:: EXTRAIT DE PAGE ::
Sans vision, les agriculteurs bio sont livrés aux aléas du marché.
“S’il y avait un suivi des lois Egalim, nous ne serions pas en surproduction de 20 % en lait bio ! Avec les déconversions, il est possible que dans deux, trois ans il y ait un manque de lait bio” déplore Samuel Servel, éleveur de vaches laitières à Kergrist dans le Morbihan.
Suppression des aides au maintien, une condamnation de la filière bio
Alors que la filière traverse une crise sans précédent, l’absurdité a atteint son paroxysme en 2023 avec la suppression des aides au maintien au profit d’un renforcement des aides à la conversion.
“Pour faire face à la multiplication des déconversions et aider ceux qui tiennent, les aides au maintien sont essentielles et permettent aux agriculteurs de se projeter contrairement aux fonds d’urgence au coup par coup. Les supprimer en 2023 alors que la filière connaissait déjà des difficultés a été une erreur fondamentale”, affirme Astrid Bouchedor.

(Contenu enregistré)
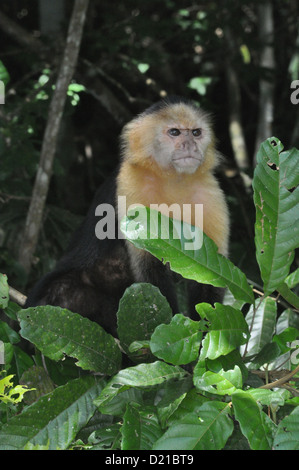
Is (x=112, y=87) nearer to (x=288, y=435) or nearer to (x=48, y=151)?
(x=48, y=151)

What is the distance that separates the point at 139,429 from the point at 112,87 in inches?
181

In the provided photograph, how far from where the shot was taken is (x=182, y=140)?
3240 mm

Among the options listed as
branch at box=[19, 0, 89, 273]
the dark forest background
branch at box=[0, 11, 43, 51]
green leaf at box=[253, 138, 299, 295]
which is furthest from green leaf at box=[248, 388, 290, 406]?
branch at box=[0, 11, 43, 51]

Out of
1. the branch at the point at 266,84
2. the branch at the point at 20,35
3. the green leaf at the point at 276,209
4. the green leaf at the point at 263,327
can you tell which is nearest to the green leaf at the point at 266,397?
the green leaf at the point at 276,209

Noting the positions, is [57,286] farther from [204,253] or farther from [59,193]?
[59,193]

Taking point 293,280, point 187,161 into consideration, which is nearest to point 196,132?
point 187,161

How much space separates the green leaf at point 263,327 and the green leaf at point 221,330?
22.2 inches

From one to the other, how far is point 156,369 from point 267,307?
0.83 m

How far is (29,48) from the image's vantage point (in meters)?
4.99

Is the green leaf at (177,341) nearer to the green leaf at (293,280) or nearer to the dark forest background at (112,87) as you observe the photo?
the green leaf at (293,280)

:: CONSIGNES ::
A) D’après l’extrait, dans quelle commune Samuel Servel élève-t-il ses vaches laitières ?
B) Résumez sous forme de liste le paragraphe de l’extrait commençant par « Pour faire face à la multiplication », en conservant ses faits principaux.
C) Pour chaque affirmation, indiquez si elle concorde avec l’extrait (oui ou non) et citez les mots décisifs de celui-ci : (i) la surproduction de lait bio atteint 20 % ; (ii) en 2023, ce sont les aides à la conversion qui ont été supprimées ; (iii) Samuel Servel élève des chèvres.
Répondez en vous fondant uniquement sur l’extrait, sans tenir compte des lignes.

:: CORRIGÉ ::
A) À Kergrist, dans le Morbihan.

B)
- Les aides au maintien sont essentielles face à la multiplication des déconversions et pour aider ceux qui tiennent.
- Contrairement aux fonds d’urgence au coup par coup, elles permettent aux agriculteurs de se projeter.
- Selon Astrid Bouchedor, les supprimer en 2023, alors que la filière connaissait déjà des difficultés, a été une erreur fondamentale.

C)
(i) Oui : « nous ne serions pas en surproduction de 20 % en lait bio »
(ii) Non : « la suppression des aides au maintien au profit d’un renforcement des aides à la conversion »
(iii) Non : « éleveur de vaches laitières »